So, because almost everyone wrote bad answers, I'll address the mistakes.
@Robert C
"Download a C+ compiler and decompile the files."
Huh? You take a compiler and decompile with it? Are you insane? As the name suggests, you *compile* with a compiler, not the reverse.
@MJ
"exes are usually encrypted"
No. Exes are not encrypted. Then the OS wouldn't understand them.
@Rose D
"What you saw was probably the assembly language"
No. What he saw was gibberish. Assembly language still needs to be compiled down to machine code. He isn't seeing any assembly language with a deassembler.
@Gene M
"Machine code is what the OS passes to the CPU where it becomes real binary."
Machine code *is* binary.
@Harsh
"There is no other editor designed to show us the machine code developed by the compiler from a higher level programming language."
Try a hex editor.
@Justin
"To read the 'machine code' (by which I think you are meaning the ones and zeros bitstream) and to recover source code, you need a decompiler."
No. Machine code doesn't need to be decompiled. Just open the file in a binary viewer like a hex editor or DOS's DEBUG or something.

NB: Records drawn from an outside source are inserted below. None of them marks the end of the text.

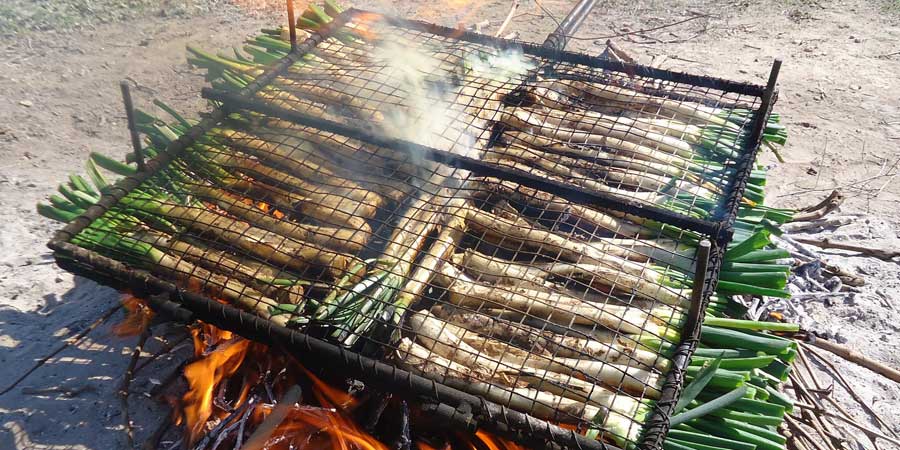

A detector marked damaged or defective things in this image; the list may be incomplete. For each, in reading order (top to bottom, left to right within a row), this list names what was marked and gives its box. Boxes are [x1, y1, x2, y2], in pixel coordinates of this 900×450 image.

charred metal bar [540, 0, 596, 51]
charred metal bar [120, 80, 145, 171]
charred metal bar [200, 85, 720, 237]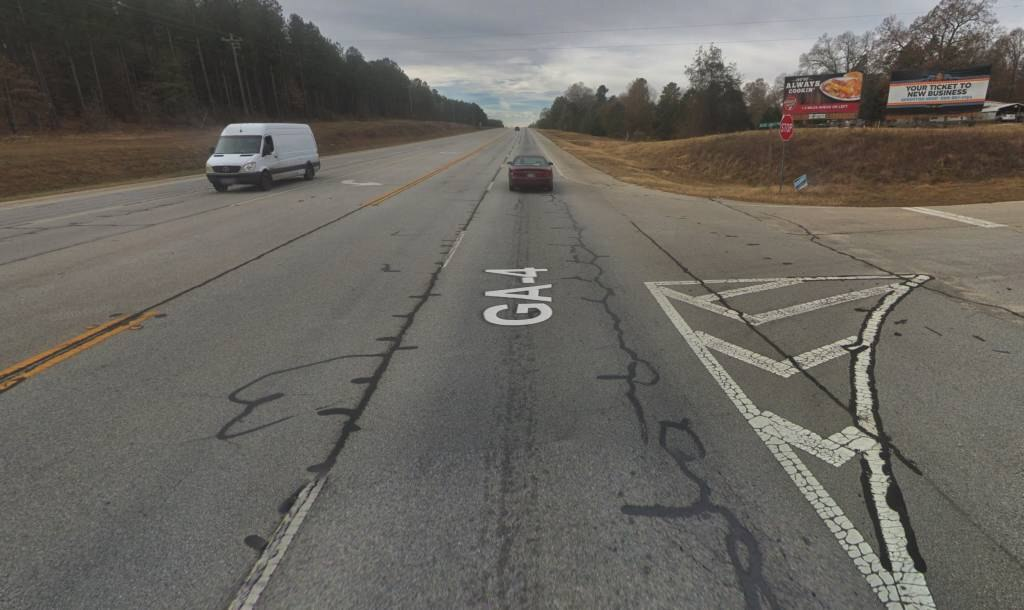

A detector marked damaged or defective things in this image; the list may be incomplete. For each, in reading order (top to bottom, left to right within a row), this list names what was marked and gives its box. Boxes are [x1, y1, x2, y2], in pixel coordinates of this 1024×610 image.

cracked asphalt road [2, 126, 1024, 604]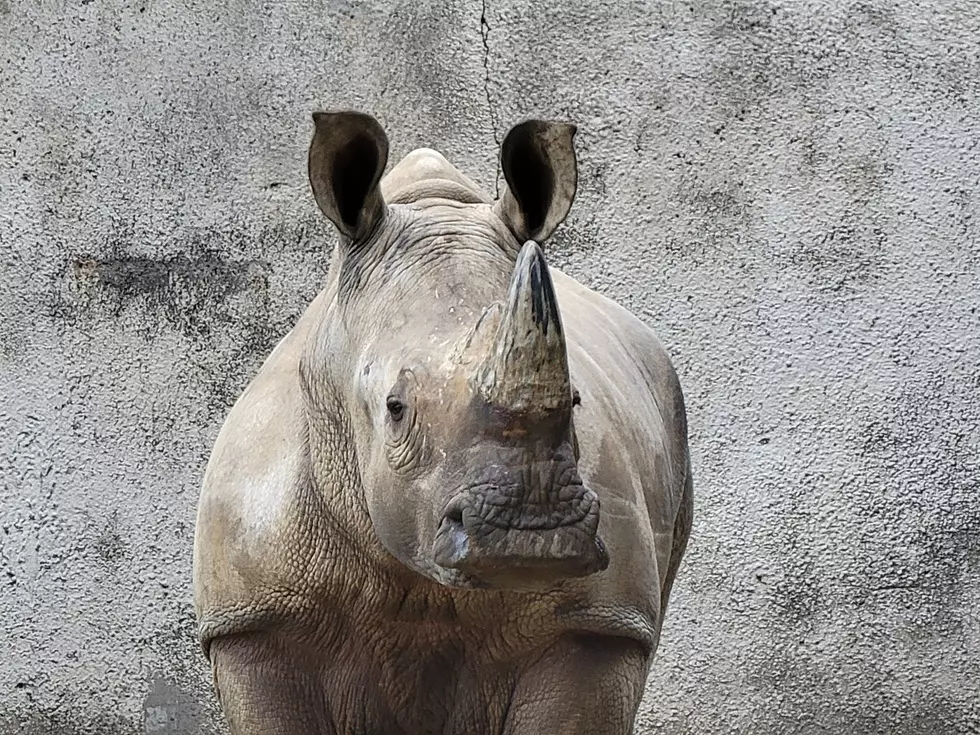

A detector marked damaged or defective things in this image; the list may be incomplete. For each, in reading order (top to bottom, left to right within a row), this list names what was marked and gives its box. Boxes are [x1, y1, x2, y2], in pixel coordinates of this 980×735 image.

crack in wall [480, 0, 502, 198]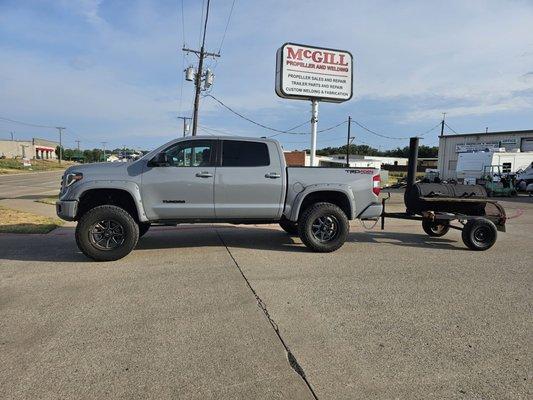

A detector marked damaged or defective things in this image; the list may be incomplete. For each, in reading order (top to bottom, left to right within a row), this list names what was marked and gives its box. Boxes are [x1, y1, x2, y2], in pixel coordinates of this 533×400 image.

crack in concrete [214, 228, 318, 400]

So, Twist of Fate, you need to view the exe in a hex editor. Try XVI32 (http://www.chmaas.handshake.de/delphi/freeware/xvi32/xvi32.htm ) or Google for more options. But as OR1234 asked, what do you expect to do with this machine code? It's really nothing more than 1s and 0s. You might catch signs of string tables or the like, but seriously, if you can't open up an exe file properly, I bet you wouldn't even know what to do with the deassembled output. Try picking up a programming language if that's the direction you want to head in.